Goal: Render each line of the entries below as a JSON list of strings, one string per line, omitting blank lines. Exclude the pictures from the list.

Input rows:

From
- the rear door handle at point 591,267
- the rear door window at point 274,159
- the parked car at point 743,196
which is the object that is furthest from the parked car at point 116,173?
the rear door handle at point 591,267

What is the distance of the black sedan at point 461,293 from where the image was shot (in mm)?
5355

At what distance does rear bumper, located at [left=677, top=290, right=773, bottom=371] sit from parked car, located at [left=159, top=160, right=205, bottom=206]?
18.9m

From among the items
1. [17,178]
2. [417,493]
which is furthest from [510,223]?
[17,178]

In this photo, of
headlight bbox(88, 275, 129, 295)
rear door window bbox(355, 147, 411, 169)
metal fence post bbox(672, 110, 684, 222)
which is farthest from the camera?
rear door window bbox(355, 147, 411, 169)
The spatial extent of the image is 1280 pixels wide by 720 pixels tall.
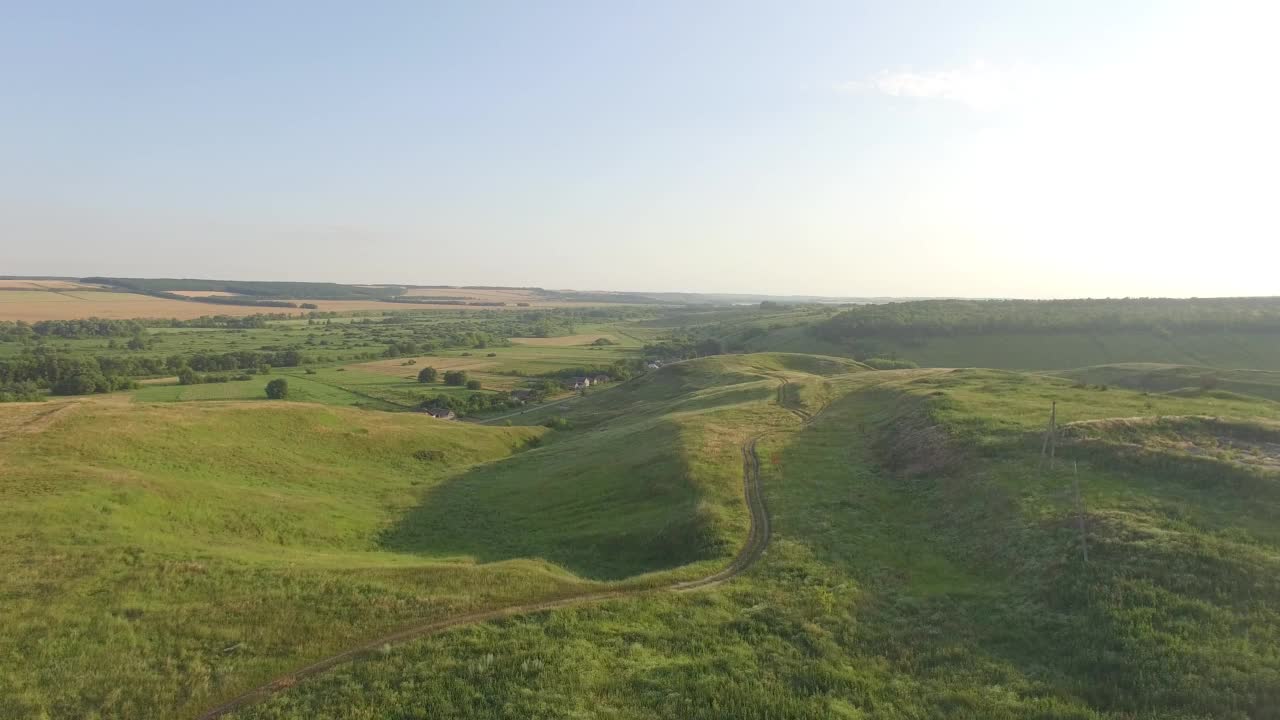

Result of this exercise:
[
  "From",
  "- the rear door handle at point 591,267",
  "- the rear door window at point 274,159",
  "- the parked car at point 743,196",
  "which is the object that is furthest from the parked car at point 116,173?",
  "the rear door handle at point 591,267",
  "What is the distance of the black sedan at point 461,293 from where the image was shot (in mm)?",
  "5355",
  "At what distance does rear bumper, located at [left=677, top=290, right=773, bottom=371] sit from parked car, located at [left=159, top=160, right=205, bottom=206]?",
  "18.9m",
  "From among the items",
  "1. [17,178]",
  "2. [417,493]",
  "which is furthest from [510,223]?",
  "[17,178]",
  "In this photo, of",
  "headlight bbox(88, 275, 129, 295)",
  "rear door window bbox(355, 147, 411, 169)",
  "metal fence post bbox(672, 110, 684, 222)",
  "which is farthest from the camera?",
  "rear door window bbox(355, 147, 411, 169)",
  "The spatial extent of the image is 1280 pixels wide by 720 pixels tall."
]